The nasturtiums on the right are all self-sown; I have them everywhere! Flowers are great on a salad.
Before I started the garden, this was just a rough area reclaimed from the paddock - low lying, wet, covered in dock, buttercup and couch grass. In winter I would literally wade out to the washing lines, and try not to drop clean items in the thick mud underneath them!
None of the garden beds existed - neither did the fence you see above or anything behind it!
I created this area by laying down doubled weed mat (to kill the grass - it will later be removed so I can extend the garden beds) and barking over the top, using whatever I could find lying around for the edging.
Next to the blueberry patch is my Herb Tree which I created last year and won a prize for, but which I haven't planted this year. I'm intending to take it apart and put it on Trade Me - have to be realistic about the fact I just don't have the time for something that needs watering by hand every single day in summer. It's a fabulous structure for someone who wants lots of hanging baskets though!
At the end of the raspberry patch is this sweet-leafed fennel which is now well over 8 feet tall! It has regrown from last year's plants. I will save the seed and use it to brew a tea that is soothing to the digestive system and relieves wind.
The net-covered bed next to it is my blueberry and strawberry patch, with a young dwarf pear in front of it.
These 8 garden beds (pictured left), each 3.25 x 1.25 metres, are what I call my "main garden beds" - actually one of them has been replace by two 2x1m beds. The four at the front have been almost totally neglected for some time. Let's take a closer look at them all one by one.......
The closest bed is mostly full of self-sown parsnips. Parsnips are often reputed to be hard to grow, and I've had problems getting them to grow in the past. But last year I had 4 plants in this garden. I let them go to seed. Now I have parsnips EVERYWHERE lol - from one end of the garden to the other, in beds, paths, cracks in bricks - you name it. Well, they do say you need fresh seed for success - can't get much fresher than blown straight off the parent plant! I also have a bag full of saved seed for planting where I actually want it. :-)
The next bed over was carefully planted in rows of red and brown onions. Sadly, only 16 remain - the rest turned up their toes. Oh well, I have more seedlings in the greenhouse, and some other things that can fill the rest o the bed, which I'll plant out in the next week or so. The nets on steel hoops are the easiest way to keep the birds from digging up freshly planted beds!
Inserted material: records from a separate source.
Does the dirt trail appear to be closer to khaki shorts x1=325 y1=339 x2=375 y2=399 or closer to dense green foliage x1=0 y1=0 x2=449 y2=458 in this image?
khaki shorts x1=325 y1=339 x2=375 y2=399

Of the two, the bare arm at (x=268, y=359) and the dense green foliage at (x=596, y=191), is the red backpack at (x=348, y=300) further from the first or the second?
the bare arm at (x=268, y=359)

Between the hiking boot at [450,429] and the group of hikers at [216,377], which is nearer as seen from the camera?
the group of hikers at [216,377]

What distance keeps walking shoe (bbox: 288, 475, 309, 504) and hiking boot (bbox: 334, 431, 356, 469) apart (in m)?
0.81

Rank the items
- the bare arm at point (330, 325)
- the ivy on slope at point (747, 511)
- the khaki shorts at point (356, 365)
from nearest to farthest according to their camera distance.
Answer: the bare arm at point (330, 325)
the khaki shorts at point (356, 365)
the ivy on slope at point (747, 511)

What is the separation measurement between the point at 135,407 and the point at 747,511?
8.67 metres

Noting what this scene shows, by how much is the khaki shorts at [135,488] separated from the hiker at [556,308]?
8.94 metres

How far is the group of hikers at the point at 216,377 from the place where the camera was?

The next bed with bare hoops was planted in broad beans, which finished a while ago and had just been left, along with all the self-sown parsnips that were growing underneath. I finally cleared the bed a couple of nights ago - interestingly, quite a number of the "dead" broad beans had new stalks sprouting from the base, complete with flowers and some baby beans. But I've had enough of broad beans for now - there are plenty in the freezer still, so I cleared the bed anyway, ready to plant in something else.
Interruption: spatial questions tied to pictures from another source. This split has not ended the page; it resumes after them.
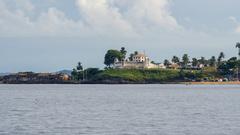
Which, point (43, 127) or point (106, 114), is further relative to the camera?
point (106, 114)

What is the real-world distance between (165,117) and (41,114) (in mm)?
14731

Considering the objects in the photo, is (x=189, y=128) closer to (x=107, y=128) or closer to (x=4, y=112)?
(x=107, y=128)

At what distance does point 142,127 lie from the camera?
60125 mm

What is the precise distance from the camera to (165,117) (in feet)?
237

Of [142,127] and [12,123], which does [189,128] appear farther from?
[12,123]

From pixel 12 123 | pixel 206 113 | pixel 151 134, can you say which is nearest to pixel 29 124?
pixel 12 123

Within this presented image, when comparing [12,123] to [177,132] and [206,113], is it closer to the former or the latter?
[177,132]

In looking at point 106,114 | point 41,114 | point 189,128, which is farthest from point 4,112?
point 189,128

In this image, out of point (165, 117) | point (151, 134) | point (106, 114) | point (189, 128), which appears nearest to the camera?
point (151, 134)

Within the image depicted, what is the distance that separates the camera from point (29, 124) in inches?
2453

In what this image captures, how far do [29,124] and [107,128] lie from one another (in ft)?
26.3

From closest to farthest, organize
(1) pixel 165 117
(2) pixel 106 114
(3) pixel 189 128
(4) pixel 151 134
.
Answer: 1. (4) pixel 151 134
2. (3) pixel 189 128
3. (1) pixel 165 117
4. (2) pixel 106 114

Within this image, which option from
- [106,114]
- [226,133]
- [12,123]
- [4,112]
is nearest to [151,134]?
[226,133]

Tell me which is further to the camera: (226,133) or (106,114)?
(106,114)
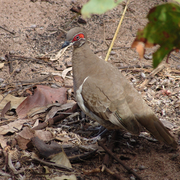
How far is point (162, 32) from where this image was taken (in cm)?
105

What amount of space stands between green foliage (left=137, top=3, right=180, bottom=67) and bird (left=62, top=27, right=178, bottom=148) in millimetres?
2224

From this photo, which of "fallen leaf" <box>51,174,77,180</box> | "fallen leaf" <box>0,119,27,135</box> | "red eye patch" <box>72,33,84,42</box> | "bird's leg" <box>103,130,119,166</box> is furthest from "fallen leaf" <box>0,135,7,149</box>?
"red eye patch" <box>72,33,84,42</box>

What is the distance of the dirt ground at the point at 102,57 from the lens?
10.2 feet

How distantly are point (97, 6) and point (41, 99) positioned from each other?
3.29m

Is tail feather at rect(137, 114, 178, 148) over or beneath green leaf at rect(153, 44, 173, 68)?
beneath

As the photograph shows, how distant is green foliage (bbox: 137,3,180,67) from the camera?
39.7 inches

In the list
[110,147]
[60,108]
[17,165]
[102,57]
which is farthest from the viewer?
[102,57]

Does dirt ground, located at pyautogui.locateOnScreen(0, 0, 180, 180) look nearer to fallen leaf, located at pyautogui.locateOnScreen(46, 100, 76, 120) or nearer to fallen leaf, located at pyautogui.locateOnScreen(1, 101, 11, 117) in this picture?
fallen leaf, located at pyautogui.locateOnScreen(1, 101, 11, 117)

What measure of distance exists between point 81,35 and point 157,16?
2.71 m

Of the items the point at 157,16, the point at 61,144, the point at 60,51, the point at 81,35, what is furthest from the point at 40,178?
the point at 60,51

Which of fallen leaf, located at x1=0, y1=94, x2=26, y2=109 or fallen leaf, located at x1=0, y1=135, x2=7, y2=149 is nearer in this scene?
fallen leaf, located at x1=0, y1=135, x2=7, y2=149

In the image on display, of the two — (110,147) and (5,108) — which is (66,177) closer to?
(110,147)

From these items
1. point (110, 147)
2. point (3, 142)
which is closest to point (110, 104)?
point (110, 147)

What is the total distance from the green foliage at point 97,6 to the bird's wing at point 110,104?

The other bed you can see here, with the fork in it, was a huge overgrown jungle of weeds, which has been ignored since I harvested the spaghetti squash, cucumbers, watermelons and parsley that were growing there last summer! I cleared it only this morning - surprisingly it only took me an hour! This is one of the advantages of using woodchip mulch - the soils become so soft and loose, weeds are easy to pull out. WHY did I put this "huge" job off so long?? It's really been bugging me! To the left is what the bed looked like this morning, before I got stuck in while it was still cloudy.
I do, however, still need to spend some time removing the rest of the mass of couch roots that have spread through it during my neglect. I'm actually intending to remove the wooden beds one by one, starting with this one, and go for row planting in heavy woodchip mulch. The bed frames are beginning to break down, and I can't afford to replace them.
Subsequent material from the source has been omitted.